═════ SOURCE DOCUMENT ═════

This filtering prevents **trace log flooding** when working with billion-row tables, focusing on meaningful events.

### Expected Tracing Benefits
With these functions, you can:
- ✅ **Monitor fallback scenarios**: Understand when billion-row queries trigger SQL Endpoint
- ✅ **Analyze memory patterns**: See how large columns are loaded and cached
- ✅ **Compare performance**: Benchmark different query approaches on big data
- ✅ **Optimize queries**: Identify the most efficient patterns for large datasets

🎯 **Big data monitoring checkpoint**: Advanced tracing tools ready for billion-row performance analysis!

In [None]:
import warnings
from Microsoft.AnalysisServices.Tabular import TraceEventArgs
from typing import Dict, List, Optional, Callable

def runDMV():
    df = sempy.fabric.evaluate_dax(
        dataset=SemanticModelName, 
        dax_string="""

═════ RECORDS SUPPLIED ═════

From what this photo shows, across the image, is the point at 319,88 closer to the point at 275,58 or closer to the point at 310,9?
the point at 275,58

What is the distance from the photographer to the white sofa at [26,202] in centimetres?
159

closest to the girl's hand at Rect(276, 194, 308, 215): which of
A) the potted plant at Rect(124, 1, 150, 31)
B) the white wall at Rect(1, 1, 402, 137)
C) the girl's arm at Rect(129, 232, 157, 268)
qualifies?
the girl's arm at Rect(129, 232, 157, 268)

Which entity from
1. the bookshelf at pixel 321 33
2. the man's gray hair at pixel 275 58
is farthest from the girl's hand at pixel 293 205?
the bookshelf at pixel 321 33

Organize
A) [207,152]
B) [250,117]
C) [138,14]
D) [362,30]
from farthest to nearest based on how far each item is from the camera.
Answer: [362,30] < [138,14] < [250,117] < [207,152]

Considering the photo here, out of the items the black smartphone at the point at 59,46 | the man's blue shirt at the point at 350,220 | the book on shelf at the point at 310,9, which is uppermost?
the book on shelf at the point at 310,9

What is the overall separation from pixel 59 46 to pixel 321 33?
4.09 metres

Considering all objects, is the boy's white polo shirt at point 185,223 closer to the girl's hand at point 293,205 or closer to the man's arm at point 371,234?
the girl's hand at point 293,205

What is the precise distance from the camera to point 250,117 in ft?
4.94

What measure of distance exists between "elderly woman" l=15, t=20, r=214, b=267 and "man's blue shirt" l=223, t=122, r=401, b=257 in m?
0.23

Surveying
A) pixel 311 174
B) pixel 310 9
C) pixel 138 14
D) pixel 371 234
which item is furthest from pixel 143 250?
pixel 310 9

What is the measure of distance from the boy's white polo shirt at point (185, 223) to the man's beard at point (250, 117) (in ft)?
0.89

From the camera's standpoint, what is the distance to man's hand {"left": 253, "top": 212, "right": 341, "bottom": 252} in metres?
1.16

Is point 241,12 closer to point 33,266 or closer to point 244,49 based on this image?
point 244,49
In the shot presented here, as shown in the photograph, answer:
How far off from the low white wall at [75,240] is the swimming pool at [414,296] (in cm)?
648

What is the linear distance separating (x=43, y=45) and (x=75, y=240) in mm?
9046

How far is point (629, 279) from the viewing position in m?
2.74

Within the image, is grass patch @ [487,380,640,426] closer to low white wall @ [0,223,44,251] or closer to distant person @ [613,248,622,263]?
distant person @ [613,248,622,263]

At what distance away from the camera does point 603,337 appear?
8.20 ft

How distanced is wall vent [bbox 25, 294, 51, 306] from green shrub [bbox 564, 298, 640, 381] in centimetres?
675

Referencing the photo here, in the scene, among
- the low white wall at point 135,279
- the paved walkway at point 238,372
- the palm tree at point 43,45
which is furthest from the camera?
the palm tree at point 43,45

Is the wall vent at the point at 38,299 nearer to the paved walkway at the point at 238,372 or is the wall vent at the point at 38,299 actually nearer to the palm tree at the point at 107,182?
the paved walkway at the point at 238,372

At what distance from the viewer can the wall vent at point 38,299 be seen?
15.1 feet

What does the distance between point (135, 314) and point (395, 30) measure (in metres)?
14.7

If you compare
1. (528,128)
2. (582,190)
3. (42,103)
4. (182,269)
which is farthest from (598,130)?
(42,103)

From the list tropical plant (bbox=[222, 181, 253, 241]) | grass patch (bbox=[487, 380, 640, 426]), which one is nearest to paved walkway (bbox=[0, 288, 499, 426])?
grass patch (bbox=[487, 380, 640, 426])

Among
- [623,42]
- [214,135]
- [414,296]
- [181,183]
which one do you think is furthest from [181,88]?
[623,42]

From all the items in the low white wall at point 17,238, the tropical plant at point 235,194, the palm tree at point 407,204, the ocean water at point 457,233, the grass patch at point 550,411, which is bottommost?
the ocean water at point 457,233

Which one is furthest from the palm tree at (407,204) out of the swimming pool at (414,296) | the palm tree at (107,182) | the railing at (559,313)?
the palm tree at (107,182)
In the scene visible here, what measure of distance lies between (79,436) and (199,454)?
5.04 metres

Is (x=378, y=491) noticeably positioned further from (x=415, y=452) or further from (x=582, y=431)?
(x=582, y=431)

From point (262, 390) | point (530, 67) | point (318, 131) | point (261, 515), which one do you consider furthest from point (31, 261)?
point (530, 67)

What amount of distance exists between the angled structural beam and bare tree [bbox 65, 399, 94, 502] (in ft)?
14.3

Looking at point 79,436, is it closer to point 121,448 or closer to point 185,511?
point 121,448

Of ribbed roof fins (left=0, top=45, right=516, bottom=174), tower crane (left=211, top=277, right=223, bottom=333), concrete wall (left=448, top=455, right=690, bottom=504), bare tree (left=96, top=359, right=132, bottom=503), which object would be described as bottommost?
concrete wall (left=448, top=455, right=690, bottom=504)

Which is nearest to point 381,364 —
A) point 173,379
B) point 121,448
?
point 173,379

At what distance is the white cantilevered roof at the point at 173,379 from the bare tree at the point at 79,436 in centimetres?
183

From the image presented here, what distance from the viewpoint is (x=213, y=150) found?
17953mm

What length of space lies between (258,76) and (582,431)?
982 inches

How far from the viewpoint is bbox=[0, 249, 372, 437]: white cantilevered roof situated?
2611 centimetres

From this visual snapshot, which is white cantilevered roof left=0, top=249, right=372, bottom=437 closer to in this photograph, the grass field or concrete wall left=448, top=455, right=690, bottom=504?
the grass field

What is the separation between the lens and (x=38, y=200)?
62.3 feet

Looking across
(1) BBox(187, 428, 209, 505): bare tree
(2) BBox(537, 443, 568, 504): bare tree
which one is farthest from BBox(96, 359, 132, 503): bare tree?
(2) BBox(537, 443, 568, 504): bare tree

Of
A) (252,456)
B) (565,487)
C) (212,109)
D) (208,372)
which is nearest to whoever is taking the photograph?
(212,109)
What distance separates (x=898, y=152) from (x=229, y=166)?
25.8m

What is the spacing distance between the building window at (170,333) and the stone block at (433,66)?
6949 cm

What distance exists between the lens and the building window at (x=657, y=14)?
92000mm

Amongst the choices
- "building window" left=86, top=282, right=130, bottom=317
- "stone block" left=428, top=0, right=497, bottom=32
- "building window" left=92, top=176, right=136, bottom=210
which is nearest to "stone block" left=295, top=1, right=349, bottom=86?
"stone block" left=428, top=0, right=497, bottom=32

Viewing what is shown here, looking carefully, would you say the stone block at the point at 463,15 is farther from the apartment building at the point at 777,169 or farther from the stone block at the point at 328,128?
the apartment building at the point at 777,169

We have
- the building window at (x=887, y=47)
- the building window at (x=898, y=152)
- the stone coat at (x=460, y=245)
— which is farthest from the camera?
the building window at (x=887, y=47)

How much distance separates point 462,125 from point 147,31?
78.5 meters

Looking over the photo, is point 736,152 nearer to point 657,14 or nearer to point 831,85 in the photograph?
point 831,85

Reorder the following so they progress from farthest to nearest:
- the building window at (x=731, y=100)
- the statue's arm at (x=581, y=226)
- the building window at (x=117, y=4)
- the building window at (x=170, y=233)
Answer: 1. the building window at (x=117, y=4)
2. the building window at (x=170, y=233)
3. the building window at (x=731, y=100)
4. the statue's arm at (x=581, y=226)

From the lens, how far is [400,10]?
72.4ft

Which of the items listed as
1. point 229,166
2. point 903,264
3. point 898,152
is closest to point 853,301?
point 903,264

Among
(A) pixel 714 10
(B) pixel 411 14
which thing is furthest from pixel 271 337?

═════

• **WRITTEN TASKS**:
**A.** In the tracing excerpt, shorten the paragraph that begins "With these functions, you can" while keeping its four main points.
**B.** List every name that the code in the tracing excerpt imports.
**C.** Write the next part of the tracing excerpt, picking up right after its final line.
The lines shown with this tracing excerpt come from a separate source.

• **SET OF ANSWERS**:
**A.**
These functions let you:
- see when billion-row queries fall back to SQL Endpoint
- watch how large columns are loaded and cached
- benchmark different query approaches on big data
- find the most efficient query patterns for large datasets

**B.** warnings, TraceEventArgs, Dict, List, Optional, Callable

**C.**
        SELECT 
            MEASURE_GROUP_NAME AS [TABLE],
            ATTRIBUTE_NAME AS [COLUMN],
            DATATYPE ,
            DICTIONARY_SIZE 		    AS SIZE ,
            DICTIONARY_ISPAGEABLE 		AS PAGEABLE ,
            DICTIONARY_ISRESIDENT		AS RESIDENT ,
            DICTIONARY_TEMPERATURE		AS TEMPERATURE,
            DICTIONARY_LAST_ACCESSED	AS LASTACCESSED 
        FROM $SYSTEM.DISCOVER_STORAGE_TABLE_COLUMNS 
        ORDER BY 
            [DICTIONARY_TEMPERATURE] DESC
        
        """)
    display(df)

def filter_func(e):
    retVal:bool=True
    if e.EventSubclass.ToString() == "VertiPaqScanInternal":
        retVal=False      
    #     #if e.EventSubClass.ToString() == "VertiPaqScanInternal":
    #     retVal=False
    return retVal

# define events to trace and their corresponding columns
def runQueryWithTrace (expr:str,workspaceName:str,SemanticModelName:str,Result:Optional[bool]=True,Trace:Optional[bool]=True,DMV:Optional[bool]=True,ClearCache:Optional[bool]=True) -> pandas.DataFrame :
    event_schema = fabric.Trace.get_default_query_trace_schema()
    event_schema.update({"ExecutionMetrics":["EventClass","TextData"]})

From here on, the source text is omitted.